The data presented here does not allow a determination of why PSICs resulted in better clinical outcomes for patients, but these better outcomes may be attributable to the improved vertebral alignment correction with PSICs [3,75]; the stability of the fixed constructs creating a biomechanical environment conducive to long-term bone fusion [8,59]; and the proximity of the PSIC surfaces to adjacent bone, enabling early osseointegration and reducing subsidence risk ([10,76,77] and Figure 8).

However, further radiographic assessment of the fusion status would need to be performed to confirm this.

4.5. Limitations

This present study, though prospective, was not a randomised trial with a direct comparison between patients treated with PSIC and OTS devices. The PSIC cohort was restricted to Australian patients, whereas the comparative OTS device cohorts included patients from other, non-Australian, populations. Systematic reviews are at the top of the hierarchy of evidence, and an ideal study would have compared the OTS devices to PSICs with a systematic review of the literature. However, it was not possible to include PSICs in the systematic review because there is a lack of published clinical outcome data for these devices.

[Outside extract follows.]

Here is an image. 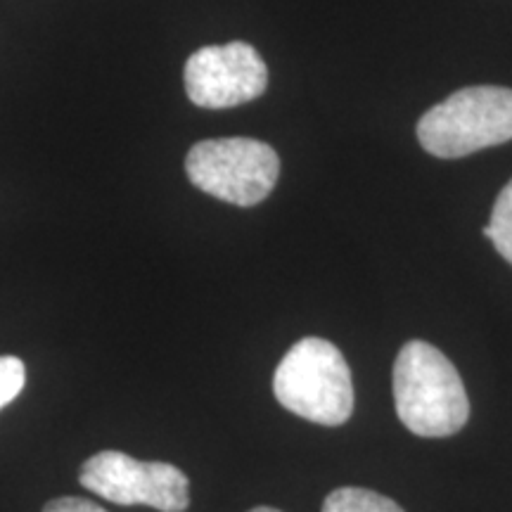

The ISF group in the systematic review was primarily comprised of cohort studies as opposed to RCTs. Most of the RCTs in the systematic review failed to satisfy the blinding criteria.

This study was funded by the BioMedTech Horizons program delivered by MTPConnect to 3DMorphic Pty Ltd., who were responsible for the device design and manufacture, leading to potential conflicts of interest and bias. The potential direction of bias would be in favour of superior clinical outcomes for the PSIC patients. 3DMorphic Pty Ltd. was not involved in any patient selection, and the company did not refuse to make any PSIC for any patients when requested by the surgeon. Data imprecision is relatively low, as indicated by the low SD for the QoL and VAS scores for the PSIC patients.

The results presented in this present study are for PSICs produced by a single company. Therefore, the results presented here may not be applicable to PSICs produced by other companies using different design and manufacturing methods. The utilisation of patient-specific implants is increasing in clinical practice. There is, however, a notable paucity of literature regarding clinical outcomes for patients treated with PSIC devices.

This present study seeks to address this gap by objectively evaluating PSIC outcomes, acknowledging the potential limitations inherent in the study design. The data collected by PSIC manufacturers as part of clinical studies and/or regulatory obligations for post-market surveillance allows the scientific community to make informed, data-driven decisions concerning patient treatment options.

5. Conclusions

The results in this present study demonstrate that PSICs are a safe and effective treatment for intractable mechanical low back pain and/or radiculopathy, significantly reducing pain and improving QoL.

The systematic review showed that advancements in fusion devices have led to a steady improvement in clinical outcomes. Devices with additional screw fixation reported superior clinical outcomes in terms of back pain reduction.

The results suggest that PSICs may represent the next improvement step in the treatment of spinal fusion patients, with reduced back pain, increased QoL, and greater value for patients.

These results provide insight into the relationship between clinical outcome and device design. The evidence indicates that there is a clinical benefit associated with PSICs for LIF. Future work should evaluate clinical outcomes with PSIC use in cervical, corpectomy, and arthroplasty operations.